78. In cases in which a juridical act infringes Article 45 TFEU, three of the four viewpoints indicate the immediate nullity of such an act beforehand. Firstly, Article 45 TFEU aims to protect and stimulate the functioning of the internal market as well as to abandon discriminatory practices based on nationality. The damage suffered falls within the scope of these interests. This indicates nullity on the basis of Article 3:40(1) BW. Secondly, the infringement of the provision has led to an impediment of the fundamental principle of non-discrimination. Also this implies nullity on the basis of Article 3:40(1) BW. Thirdly, Article 45 TFEU itself does not provide for a sanction for the infringement of this provision by a private party.17 Hence national law should be applied to sanction any infringement.
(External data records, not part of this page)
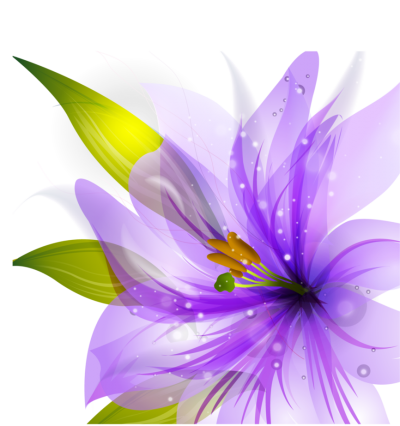 Flower Purple Vector Hq Png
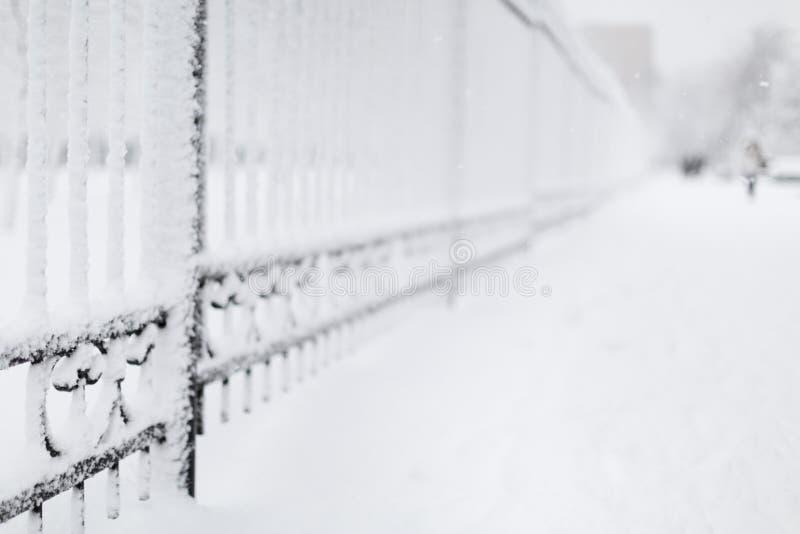 snowing royaltyfri foto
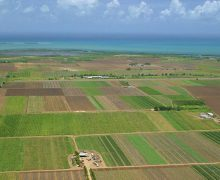 Noul Cod Funciar: Terenurile agricole vor putea fi cumpărate doar de cetățenii Republicii Moldova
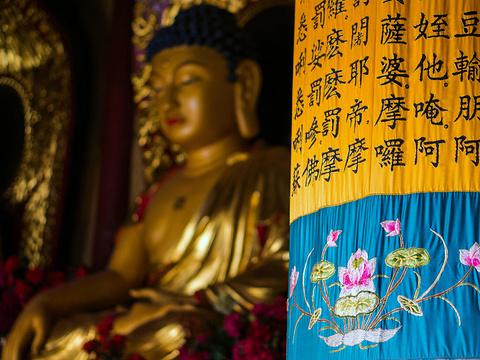 大相国寺旅游景点图片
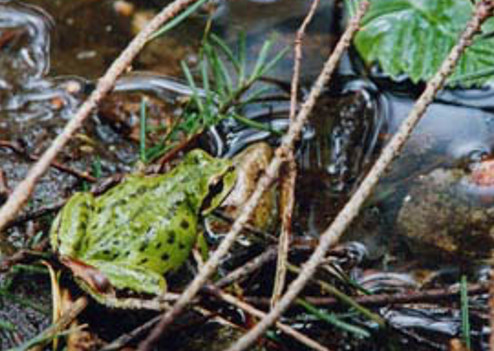 A Bowen frog at the Cape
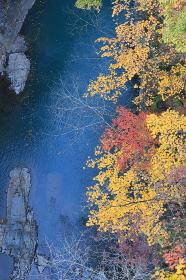 秋の吾妻渓谷
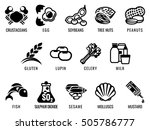 food allergy icons including... | Shutterstock .eps vector #505786777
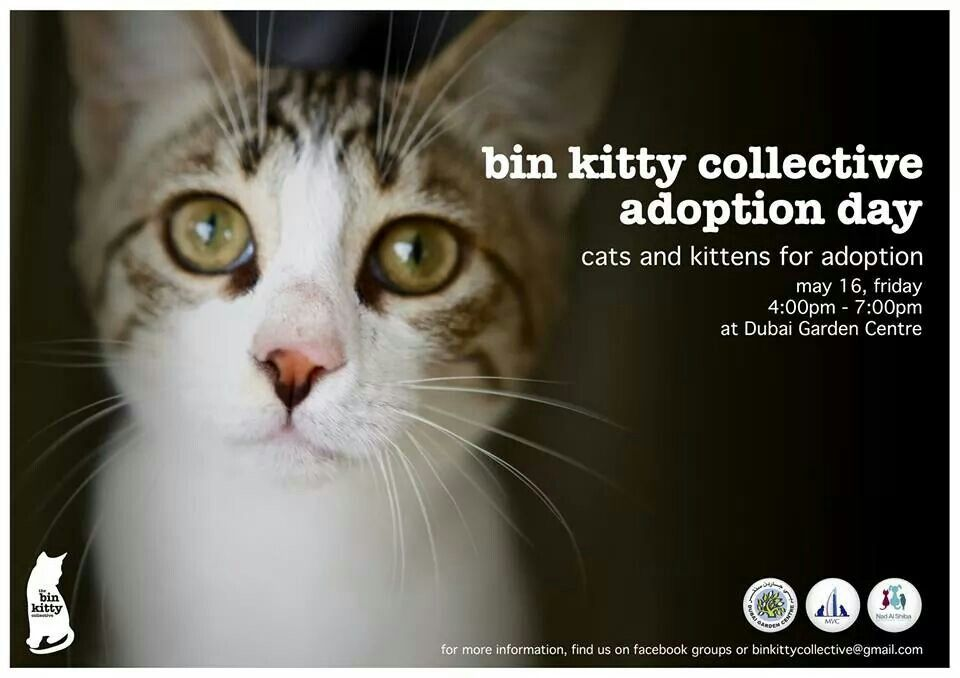 All Catlovers In Dubai Uae Bin Kitty Collective Adoption Day On May 16 2014 4pm To 7pm At Dubai Garden Center Kitten Adoption Adoption Day Cat Adoption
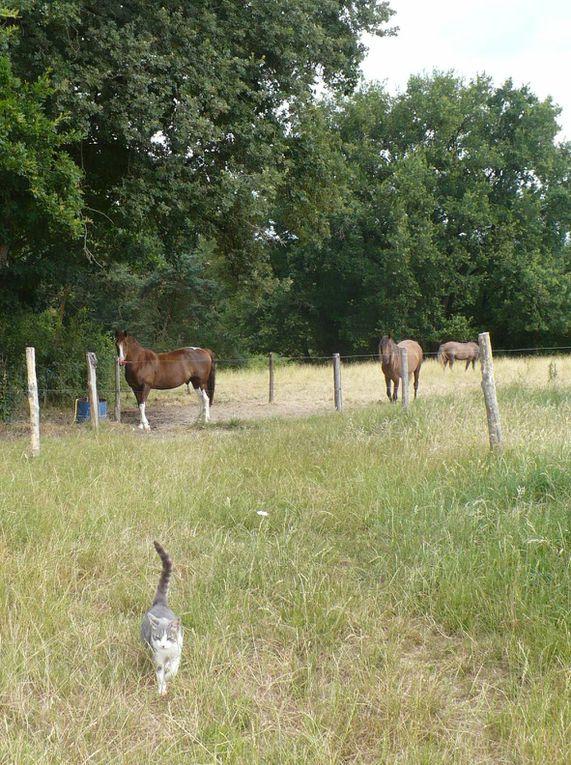 un cheval et des chats en photo, des chevaux qui cohabitent avec d'autres animaux, photo de cheval au pré, à l'écurie, au travail... Un cheval alezan pie aux quatre balzanes, une petite chatte grise, une tigrée, des chiens...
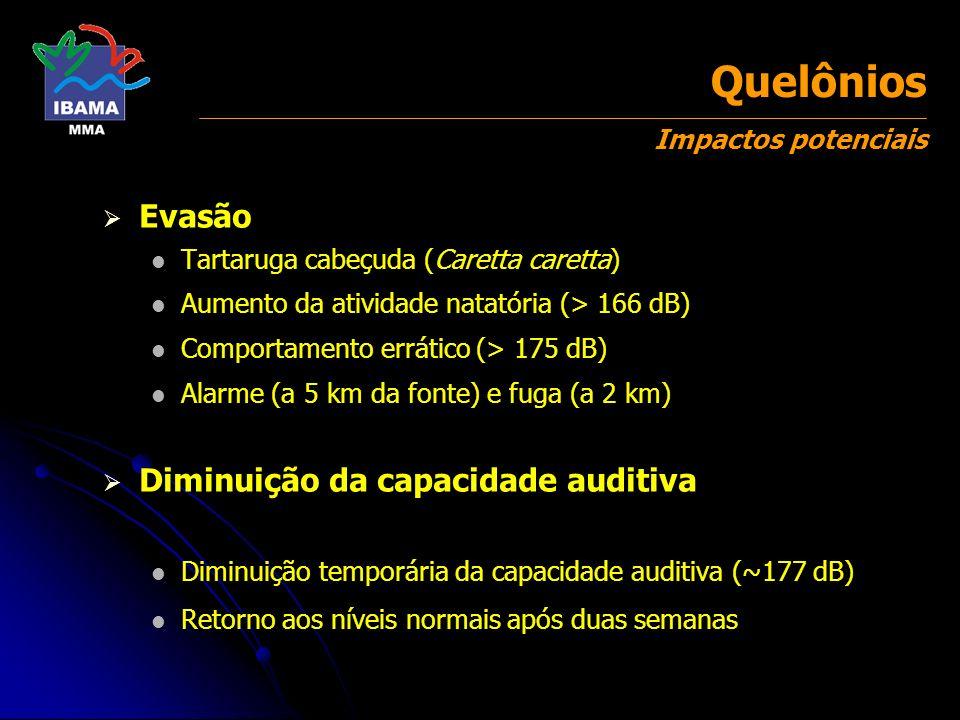 Evasão Tartaruga cabeçuda (Caretta caretta) Aumento da atividade natatória (> 166 dB) Comportamento errático (> 175 dB) Alarme (a 5 km da fonte) e fug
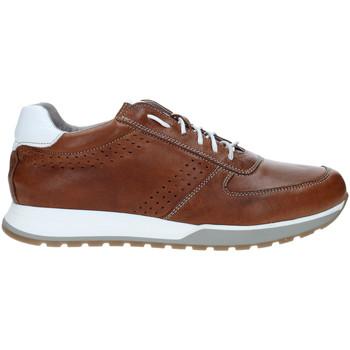 Schoenen Heren Lage sneakers Rogers 5065 Bruin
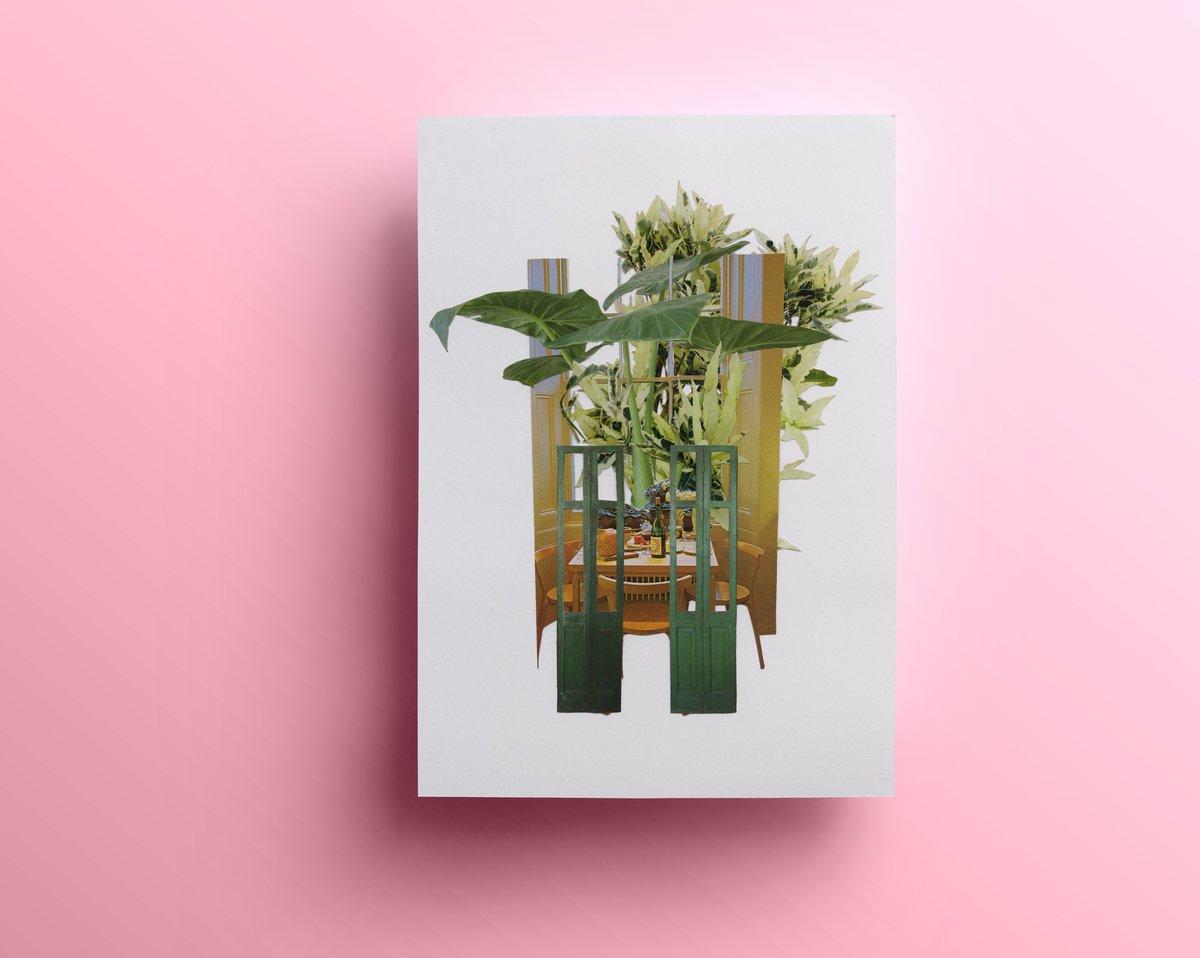 Peek (limited edition print)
The direct horizontal effect of Article 45 TFEU is an argument to hold that immediate nullity of the juridical act in question is an effective and proportionate remedy, especially in case there are no other remedies available with the same or similar legal effects.18 Nullity on the basis of Article 3:40(1) BW is certainly the strongest remedy, compared to voidability – relative and limited in its scope of applicability – or incidental inapplicability on the basis of the restrictive effect of reasonableness and fairness entrenched in Article 6:2(2) BW and 6:248(2) BW.19 Hence, also this viewpoint implies nullity on the basis of Article 3:40(1) BW.20
79. Another perspective, promoted by a number of Dutch scholars, would be to assess all juridical acts that are in conflict with mandatory law – either the juridical act as such or its content or necessary implication – on the basis of paragraph 2 of Article 3:40BW.21 Should this path be taken, it would be most plausible to arrive at the automatic nullity of the juridical act, and not to the exception of annulment22, since Article 45 TFEU is not a provision that solely and specifically protects workers against discriminatory practices, but particularly aims at improving the functioning of the internal market as such.23 In my opinion Article 45 TFEU on the free movement of workers cannot as such be equated to for instance the provisions on consumer protection or the protection of workers in labour law. The character and objective of Article 45 TFEU are more comprehensive in comparison to provisions that specifically concern consumer protection or worker protection. Further, since Article 45 TFEU has direct horizontal effect, it clearly purports to invalidate juridical acts in conflict therewith, whilst it does not regulate the consequences of an infringement itself. Consequently, paragraph 3 of Article 3:40 BW would not apply.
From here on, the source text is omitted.